INPUT RECORDS.
════

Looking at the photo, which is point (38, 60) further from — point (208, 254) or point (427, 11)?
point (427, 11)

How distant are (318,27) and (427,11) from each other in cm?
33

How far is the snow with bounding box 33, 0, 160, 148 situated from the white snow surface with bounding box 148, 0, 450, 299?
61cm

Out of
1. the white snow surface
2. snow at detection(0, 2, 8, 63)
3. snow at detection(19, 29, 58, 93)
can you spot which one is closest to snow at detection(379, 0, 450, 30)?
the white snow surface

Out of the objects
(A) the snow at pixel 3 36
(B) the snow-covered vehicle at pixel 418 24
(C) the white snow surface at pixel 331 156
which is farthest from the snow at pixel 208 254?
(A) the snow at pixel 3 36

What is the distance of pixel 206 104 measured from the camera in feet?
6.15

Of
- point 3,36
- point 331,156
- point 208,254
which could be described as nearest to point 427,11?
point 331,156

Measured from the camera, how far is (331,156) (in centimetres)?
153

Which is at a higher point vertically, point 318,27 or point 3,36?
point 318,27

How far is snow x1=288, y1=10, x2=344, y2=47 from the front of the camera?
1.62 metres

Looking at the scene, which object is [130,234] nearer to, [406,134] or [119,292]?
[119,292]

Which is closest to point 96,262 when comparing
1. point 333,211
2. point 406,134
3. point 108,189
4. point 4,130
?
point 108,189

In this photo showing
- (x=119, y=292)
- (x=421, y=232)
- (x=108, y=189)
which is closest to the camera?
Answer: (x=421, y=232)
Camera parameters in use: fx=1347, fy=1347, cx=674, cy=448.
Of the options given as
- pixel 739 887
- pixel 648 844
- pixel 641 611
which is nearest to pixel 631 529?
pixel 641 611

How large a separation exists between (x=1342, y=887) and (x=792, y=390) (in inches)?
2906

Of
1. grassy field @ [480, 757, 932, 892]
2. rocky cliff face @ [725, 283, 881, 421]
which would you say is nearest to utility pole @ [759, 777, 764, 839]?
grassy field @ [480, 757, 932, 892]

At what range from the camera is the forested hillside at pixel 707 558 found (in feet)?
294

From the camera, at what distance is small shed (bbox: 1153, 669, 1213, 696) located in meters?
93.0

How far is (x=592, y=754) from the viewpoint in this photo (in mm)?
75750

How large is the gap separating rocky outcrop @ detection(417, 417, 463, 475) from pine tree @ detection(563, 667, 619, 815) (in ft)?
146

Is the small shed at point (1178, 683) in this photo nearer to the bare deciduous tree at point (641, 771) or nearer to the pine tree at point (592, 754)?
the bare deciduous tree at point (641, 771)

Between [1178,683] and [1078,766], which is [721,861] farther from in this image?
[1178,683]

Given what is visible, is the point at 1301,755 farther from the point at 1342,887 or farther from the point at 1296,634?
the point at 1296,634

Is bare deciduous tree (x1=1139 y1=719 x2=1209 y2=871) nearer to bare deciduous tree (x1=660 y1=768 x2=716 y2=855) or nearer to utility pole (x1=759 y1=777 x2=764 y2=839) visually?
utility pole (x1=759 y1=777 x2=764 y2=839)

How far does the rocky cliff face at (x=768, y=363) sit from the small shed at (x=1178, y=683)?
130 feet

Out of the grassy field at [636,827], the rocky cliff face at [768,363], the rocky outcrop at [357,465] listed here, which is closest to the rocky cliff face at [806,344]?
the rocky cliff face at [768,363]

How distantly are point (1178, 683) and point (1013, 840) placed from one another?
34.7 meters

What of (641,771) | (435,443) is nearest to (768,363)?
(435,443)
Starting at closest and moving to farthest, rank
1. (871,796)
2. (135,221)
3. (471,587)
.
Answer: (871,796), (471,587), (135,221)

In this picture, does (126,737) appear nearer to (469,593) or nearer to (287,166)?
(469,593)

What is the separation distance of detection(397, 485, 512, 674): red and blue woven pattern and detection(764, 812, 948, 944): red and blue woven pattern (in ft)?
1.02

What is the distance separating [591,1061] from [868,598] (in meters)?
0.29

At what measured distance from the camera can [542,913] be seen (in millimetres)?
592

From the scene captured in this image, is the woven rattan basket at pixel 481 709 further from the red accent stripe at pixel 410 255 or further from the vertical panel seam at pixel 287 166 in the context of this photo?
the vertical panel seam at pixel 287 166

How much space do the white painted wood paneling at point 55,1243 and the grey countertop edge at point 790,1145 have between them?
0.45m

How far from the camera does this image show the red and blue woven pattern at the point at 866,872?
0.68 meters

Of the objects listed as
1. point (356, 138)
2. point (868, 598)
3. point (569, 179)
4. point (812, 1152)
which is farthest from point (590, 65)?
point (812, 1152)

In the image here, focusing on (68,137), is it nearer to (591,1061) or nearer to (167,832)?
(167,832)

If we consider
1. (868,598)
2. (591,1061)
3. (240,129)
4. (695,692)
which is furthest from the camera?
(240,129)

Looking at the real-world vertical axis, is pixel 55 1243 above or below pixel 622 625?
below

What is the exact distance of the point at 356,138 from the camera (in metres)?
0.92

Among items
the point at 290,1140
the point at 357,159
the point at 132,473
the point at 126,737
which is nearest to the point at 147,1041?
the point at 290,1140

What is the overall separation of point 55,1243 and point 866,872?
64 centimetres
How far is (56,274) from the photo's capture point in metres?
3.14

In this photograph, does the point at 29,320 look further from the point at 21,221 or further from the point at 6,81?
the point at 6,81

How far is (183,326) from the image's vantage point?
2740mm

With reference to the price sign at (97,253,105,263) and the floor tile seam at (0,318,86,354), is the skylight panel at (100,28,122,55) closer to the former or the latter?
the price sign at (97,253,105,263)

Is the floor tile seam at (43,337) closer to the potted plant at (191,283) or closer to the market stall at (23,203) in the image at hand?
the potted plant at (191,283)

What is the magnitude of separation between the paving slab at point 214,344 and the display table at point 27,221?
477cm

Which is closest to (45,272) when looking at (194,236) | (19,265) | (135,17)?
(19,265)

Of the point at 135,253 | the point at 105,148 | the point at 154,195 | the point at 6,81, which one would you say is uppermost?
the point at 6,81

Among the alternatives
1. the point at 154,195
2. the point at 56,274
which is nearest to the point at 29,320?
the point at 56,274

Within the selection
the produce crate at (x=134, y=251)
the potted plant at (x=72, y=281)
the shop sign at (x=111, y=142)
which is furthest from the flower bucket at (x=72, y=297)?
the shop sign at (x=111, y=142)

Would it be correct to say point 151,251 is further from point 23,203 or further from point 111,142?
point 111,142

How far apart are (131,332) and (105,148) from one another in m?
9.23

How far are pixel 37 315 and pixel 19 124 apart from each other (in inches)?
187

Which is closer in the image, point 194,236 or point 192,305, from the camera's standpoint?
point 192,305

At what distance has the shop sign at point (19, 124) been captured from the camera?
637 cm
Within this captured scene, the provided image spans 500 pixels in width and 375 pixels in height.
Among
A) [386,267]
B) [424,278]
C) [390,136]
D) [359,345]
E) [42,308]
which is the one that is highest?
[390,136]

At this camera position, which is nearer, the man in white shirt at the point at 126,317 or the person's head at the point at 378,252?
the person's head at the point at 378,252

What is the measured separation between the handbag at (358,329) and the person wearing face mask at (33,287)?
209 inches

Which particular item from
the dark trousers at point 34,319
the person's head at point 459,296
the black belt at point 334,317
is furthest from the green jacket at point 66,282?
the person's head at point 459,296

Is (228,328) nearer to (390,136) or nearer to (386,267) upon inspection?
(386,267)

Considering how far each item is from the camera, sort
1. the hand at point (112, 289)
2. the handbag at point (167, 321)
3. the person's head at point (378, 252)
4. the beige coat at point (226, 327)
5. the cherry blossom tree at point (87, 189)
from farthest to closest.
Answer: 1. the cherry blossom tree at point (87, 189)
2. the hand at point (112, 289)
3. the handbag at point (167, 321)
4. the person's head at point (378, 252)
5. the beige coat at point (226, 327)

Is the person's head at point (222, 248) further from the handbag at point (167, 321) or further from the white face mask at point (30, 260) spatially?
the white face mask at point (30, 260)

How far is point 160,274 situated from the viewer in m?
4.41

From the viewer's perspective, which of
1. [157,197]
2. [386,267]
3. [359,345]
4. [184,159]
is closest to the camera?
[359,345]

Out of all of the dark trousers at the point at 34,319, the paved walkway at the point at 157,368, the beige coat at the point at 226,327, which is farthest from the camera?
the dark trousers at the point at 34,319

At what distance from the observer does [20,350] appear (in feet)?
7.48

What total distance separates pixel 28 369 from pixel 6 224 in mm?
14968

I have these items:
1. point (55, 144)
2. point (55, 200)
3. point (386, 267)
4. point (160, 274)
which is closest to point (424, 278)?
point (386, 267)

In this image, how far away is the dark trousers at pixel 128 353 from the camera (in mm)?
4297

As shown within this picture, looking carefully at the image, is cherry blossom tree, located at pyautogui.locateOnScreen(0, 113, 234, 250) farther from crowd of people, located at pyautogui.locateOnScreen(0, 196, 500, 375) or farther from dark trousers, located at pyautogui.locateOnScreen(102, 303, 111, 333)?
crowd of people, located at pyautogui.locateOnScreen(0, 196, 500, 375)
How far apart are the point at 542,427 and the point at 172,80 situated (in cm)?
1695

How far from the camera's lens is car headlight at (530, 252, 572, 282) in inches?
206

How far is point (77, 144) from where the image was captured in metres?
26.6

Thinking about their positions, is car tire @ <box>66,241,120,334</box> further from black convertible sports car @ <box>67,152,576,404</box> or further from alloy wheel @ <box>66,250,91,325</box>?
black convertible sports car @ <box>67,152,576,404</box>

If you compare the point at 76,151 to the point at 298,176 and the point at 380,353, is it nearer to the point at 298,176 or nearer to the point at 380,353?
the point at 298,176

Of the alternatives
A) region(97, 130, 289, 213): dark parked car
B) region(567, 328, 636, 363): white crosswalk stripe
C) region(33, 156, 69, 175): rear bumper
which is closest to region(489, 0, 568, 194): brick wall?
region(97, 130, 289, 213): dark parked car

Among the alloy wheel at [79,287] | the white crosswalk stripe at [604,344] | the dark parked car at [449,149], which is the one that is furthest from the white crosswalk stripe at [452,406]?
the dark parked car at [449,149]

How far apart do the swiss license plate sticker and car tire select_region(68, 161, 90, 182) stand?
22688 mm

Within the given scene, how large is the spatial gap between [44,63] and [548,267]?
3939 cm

════

WHAT NEEDS TO BE DONE.
Include both ends. Return the line holding "Of the alternatives" and all lines after it in the records above, exactly as written.

COMPLETED TASK.
Of the alternatives
A) region(97, 130, 289, 213): dark parked car
B) region(567, 328, 636, 363): white crosswalk stripe
C) region(33, 156, 69, 175): rear bumper
which is closest to region(489, 0, 568, 194): brick wall?
region(97, 130, 289, 213): dark parked car

Among the alloy wheel at [79,287] | the white crosswalk stripe at [604,344] | the dark parked car at [449,149], which is the one that is furthest from the white crosswalk stripe at [452,406]?
the dark parked car at [449,149]

How far apart do the swiss license plate sticker and car tire select_region(68, 161, 90, 182) stand?
22688 mm

Within the given scene, how large is the spatial gap between [44,63] and [548,267]?
3939 cm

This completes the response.